Cloud Native 8 min read

Analysis of Didi’s Kubernetes Outage and General Mitigation Strategies

The article reviews Didi’s 12‑hour P0 outage caused by a Kubernetes upgrade failure in a massive cluster, discusses the root causes, and proposes general solutions such as federation, careful upgrade planning, and multi‑master designs to avoid similar incidents.

Code Ape Tech Column

Dec 4, 2023

Analysis of Didi’s Kubernetes Outage and General Mitigation Strategies

Hello everyone, I’m Chen.

Around 10 pm on November 27, a P0‑level bug lasted for about 12 hours until noon on November 28, causing losses exceeding ten million dollars and affecting transactions worth over four hundred million dollars.

Simple Summary of the Crash Cause

DD’s own statement on Weibo said the incident was due to a failure in the underlying system software.

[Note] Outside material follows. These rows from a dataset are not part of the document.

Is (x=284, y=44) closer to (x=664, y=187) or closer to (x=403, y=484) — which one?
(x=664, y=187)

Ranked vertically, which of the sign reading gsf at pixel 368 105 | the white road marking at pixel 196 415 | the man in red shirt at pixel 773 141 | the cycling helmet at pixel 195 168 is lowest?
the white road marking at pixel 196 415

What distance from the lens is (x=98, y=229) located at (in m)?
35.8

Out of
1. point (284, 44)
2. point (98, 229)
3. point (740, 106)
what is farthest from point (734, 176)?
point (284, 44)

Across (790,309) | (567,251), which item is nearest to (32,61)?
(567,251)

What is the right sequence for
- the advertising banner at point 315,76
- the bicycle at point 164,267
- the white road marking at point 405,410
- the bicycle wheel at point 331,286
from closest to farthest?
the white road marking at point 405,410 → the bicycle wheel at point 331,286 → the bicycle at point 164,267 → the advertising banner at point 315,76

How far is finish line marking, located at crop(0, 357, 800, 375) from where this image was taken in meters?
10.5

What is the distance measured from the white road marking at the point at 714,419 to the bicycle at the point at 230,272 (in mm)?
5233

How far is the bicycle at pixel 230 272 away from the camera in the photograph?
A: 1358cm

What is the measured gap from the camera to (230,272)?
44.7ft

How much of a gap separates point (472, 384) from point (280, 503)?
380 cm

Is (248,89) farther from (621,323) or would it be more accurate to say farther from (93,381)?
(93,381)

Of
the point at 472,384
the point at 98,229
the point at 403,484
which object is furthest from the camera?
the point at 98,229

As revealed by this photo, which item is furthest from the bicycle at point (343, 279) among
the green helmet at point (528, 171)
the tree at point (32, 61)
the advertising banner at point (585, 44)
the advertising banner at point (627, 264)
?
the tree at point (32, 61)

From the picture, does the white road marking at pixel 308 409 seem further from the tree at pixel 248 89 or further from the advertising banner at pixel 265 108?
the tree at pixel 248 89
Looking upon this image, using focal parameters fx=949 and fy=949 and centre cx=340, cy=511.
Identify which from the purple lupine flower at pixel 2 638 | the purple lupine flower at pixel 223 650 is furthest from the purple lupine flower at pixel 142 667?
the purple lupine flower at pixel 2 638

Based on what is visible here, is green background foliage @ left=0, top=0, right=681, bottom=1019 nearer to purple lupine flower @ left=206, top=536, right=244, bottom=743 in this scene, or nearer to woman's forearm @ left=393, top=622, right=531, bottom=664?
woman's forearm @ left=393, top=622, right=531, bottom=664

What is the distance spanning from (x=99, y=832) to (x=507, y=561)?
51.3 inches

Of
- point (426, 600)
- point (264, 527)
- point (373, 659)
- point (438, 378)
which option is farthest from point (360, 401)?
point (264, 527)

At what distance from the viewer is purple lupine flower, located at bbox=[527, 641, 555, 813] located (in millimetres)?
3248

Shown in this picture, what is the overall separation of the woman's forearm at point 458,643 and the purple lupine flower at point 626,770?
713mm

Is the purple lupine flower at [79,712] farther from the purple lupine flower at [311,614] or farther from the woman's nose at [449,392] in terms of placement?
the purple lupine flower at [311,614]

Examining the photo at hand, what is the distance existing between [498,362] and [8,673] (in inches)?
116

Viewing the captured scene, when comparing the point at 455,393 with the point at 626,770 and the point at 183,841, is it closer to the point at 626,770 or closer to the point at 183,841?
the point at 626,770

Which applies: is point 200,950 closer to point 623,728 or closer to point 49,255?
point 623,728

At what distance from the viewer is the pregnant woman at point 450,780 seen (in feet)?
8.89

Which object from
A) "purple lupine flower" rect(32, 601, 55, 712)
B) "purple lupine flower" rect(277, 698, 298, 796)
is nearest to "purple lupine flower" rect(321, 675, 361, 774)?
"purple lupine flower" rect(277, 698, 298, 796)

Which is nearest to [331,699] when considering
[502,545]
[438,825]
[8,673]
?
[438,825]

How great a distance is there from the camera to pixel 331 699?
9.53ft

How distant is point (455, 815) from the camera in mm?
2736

As a low‑level developer I was curious, and rumors suggested that an improper Kubernetes upgrade caused the cluster to collapse, and the huge scale of the cluster amplified the impact.

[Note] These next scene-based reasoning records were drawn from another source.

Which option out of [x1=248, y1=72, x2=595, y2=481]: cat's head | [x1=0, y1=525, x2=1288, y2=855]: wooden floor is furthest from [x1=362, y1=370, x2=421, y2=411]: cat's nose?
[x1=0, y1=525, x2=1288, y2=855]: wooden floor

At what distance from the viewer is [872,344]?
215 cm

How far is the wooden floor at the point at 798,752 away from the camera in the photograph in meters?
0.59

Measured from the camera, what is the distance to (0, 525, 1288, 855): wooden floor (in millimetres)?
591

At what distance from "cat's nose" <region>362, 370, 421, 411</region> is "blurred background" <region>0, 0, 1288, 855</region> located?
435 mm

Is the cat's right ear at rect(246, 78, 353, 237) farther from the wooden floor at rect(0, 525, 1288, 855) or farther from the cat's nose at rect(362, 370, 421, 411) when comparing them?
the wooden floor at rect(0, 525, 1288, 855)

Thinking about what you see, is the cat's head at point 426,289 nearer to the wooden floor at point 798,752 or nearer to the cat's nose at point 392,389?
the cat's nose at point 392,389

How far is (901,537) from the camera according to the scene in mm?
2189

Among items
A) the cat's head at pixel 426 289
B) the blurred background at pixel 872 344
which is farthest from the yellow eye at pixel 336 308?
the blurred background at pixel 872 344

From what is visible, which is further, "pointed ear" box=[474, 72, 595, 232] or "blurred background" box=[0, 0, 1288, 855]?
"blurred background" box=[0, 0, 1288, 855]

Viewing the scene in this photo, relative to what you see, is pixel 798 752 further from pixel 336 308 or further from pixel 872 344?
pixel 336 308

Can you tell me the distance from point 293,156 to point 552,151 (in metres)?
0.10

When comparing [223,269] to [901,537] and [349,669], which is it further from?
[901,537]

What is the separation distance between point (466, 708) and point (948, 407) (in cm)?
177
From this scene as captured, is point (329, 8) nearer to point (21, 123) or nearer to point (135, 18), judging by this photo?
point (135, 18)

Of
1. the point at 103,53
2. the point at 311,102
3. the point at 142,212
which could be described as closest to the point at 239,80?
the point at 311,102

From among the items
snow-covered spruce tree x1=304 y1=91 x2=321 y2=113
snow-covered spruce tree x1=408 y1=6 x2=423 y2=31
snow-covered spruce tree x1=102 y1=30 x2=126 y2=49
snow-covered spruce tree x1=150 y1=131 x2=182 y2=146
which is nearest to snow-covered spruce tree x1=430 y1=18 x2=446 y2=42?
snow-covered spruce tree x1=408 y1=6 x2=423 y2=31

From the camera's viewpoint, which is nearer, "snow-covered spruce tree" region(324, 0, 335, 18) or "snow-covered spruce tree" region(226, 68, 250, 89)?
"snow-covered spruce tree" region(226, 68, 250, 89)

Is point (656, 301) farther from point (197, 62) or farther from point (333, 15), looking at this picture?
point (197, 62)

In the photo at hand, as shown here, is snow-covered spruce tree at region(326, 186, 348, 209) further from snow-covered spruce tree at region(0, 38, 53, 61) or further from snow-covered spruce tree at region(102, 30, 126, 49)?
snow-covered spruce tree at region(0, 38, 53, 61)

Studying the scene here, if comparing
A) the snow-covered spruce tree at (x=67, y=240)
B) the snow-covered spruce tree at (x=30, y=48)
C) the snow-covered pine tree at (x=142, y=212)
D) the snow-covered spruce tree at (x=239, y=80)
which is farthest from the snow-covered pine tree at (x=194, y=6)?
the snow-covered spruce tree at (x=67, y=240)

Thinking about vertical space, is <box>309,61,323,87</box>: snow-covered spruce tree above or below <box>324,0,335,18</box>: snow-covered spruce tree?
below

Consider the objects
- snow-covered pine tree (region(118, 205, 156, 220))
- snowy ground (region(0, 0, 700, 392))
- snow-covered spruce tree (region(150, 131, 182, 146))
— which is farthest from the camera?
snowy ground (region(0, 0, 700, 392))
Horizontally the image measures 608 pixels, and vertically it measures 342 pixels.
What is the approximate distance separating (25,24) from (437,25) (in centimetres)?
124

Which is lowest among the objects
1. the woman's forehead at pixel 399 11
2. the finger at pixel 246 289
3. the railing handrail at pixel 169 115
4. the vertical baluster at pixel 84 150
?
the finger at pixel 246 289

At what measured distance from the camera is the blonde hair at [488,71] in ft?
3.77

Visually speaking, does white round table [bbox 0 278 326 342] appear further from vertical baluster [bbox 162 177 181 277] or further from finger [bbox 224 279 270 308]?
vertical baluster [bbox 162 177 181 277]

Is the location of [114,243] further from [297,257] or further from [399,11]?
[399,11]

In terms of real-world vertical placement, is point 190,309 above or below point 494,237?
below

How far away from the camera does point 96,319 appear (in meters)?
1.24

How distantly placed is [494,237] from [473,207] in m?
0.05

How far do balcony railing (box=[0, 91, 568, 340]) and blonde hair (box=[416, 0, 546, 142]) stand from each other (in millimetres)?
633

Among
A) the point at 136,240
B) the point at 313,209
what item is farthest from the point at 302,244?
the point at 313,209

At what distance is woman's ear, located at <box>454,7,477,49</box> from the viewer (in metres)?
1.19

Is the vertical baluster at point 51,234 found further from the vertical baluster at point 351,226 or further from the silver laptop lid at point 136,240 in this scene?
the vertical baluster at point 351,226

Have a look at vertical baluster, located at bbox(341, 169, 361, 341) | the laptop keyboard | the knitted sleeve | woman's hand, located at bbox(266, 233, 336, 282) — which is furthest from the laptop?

In DD’s apology on Weibo they said it was a bottom‑system software fault.

Rumors claim the failure was triggered by the upgrade.

Coincidentally DD’s tech blog previously published an article titled “DD Elastic Cloud Scheduling Practice Based on K8S” , which described their chosen upgrade scheme and the reasons behind it.

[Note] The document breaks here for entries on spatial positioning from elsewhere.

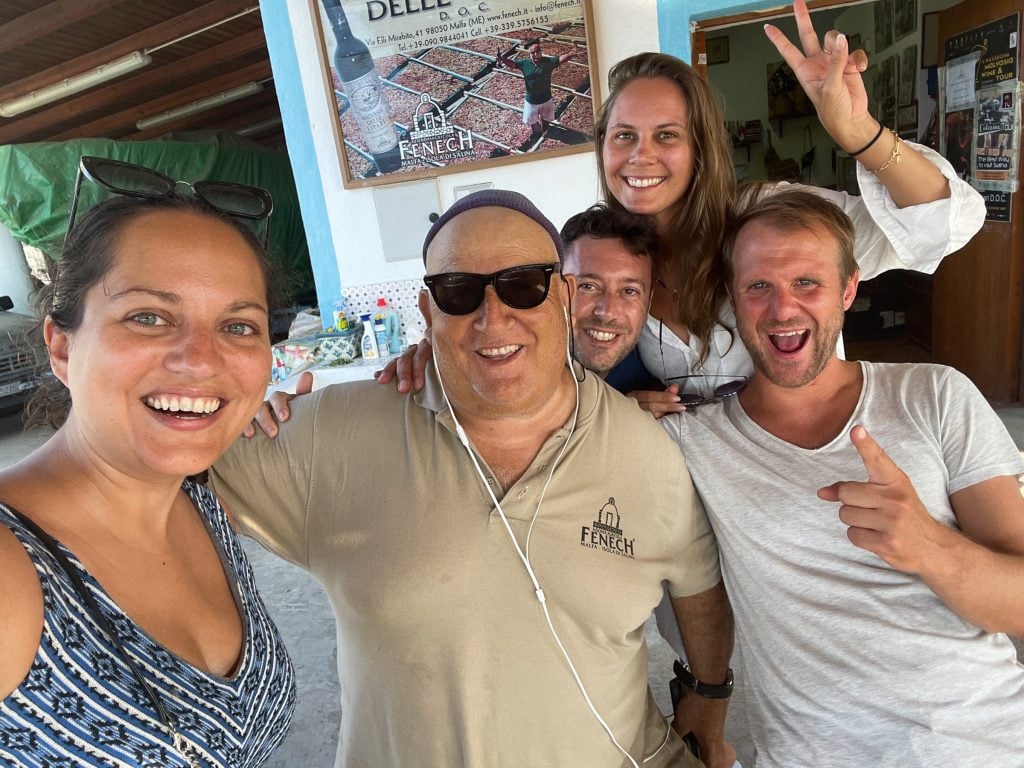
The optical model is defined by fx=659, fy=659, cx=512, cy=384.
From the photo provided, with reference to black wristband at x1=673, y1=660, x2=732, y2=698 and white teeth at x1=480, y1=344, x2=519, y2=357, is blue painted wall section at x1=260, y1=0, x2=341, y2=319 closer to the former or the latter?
white teeth at x1=480, y1=344, x2=519, y2=357

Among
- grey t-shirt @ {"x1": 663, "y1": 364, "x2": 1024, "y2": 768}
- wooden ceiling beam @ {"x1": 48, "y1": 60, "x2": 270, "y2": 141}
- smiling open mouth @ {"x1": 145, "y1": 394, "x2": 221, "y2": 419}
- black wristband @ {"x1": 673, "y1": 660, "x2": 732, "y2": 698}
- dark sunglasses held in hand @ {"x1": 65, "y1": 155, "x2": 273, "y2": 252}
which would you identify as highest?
wooden ceiling beam @ {"x1": 48, "y1": 60, "x2": 270, "y2": 141}

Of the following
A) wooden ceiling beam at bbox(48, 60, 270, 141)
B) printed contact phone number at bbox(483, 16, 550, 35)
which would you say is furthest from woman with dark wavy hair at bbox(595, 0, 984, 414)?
wooden ceiling beam at bbox(48, 60, 270, 141)

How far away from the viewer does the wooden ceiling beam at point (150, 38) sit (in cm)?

The article outlines DD’s upgrade plan.

DD still runs an old version of Kubernetes, indicating they have been using K8S for a long time.

General Solutions

First, a comparison of two approaches is presented in DD’s technical article. I will share how I have dealt with similar problems in my own work.

Problem 1: Cluster Size Too Large

Kubernetes officially recommends a limit of 5,000 nodes. While exceeding this does not guarantee failure, the incident clearly shows the danger of operating beyond that threshold.

General Solution

When a production cluster reaches the size limit, we typically adopt a federation architecture, linking multiple clusters into a federated cluster. This allows network and K8S resources to interoperate, raises the business capacity ceiling, and distributes risk across clusters. Although it adds some operational overhead, it is far safer than endlessly adding nodes to a single cluster.

Problem 2: Choosing an Upgrade Strategy

Large‑scale clusters like DD’s usually perform upgrades during nighttime windows. Direct in‑place upgrades are rare; most teams use a backup‑upgrade approach where traffic is gradually shifted to the new cluster after verification. In‑place upgrades are only attempted when the risk is well‑understood.

General Solution

DD’s blog suggests their in‑place upgrade was internally validated, but for most production environments the risk is still too high. Therefore, a replacement‑upgrade strategy is recommended.

Problem 3: Control‑Plane Nodes

The rumor about control‑plane node crashes seems exaggerated. Large enterprises should employ multiple master nodes and avoid placing all masters in the same data center, following basic disaster‑recovery principles.

Ramblings

Recently many big‑tech products have crashed, first Alibaba then Didi, and with the wave of layoffs, a lot of jokes have emerged, the most famous being 开猿节流，降本增笑. Indeed, labor cost is the biggest expense for internet companies; cutting developers after a product matures may look attractive, but it leaves a company full of PPT experts and few hands‑on engineers, inevitably leading to technical problems. I hope leaders think twice before laying off staff and respect the technical teams.

Final Note (Don’t Free‑Ride, Please Follow)

Every article I write is carefully crafted. If this piece helped or inspired you, please like, view, share, and bookmark—it’s the biggest motivation for me to keep going.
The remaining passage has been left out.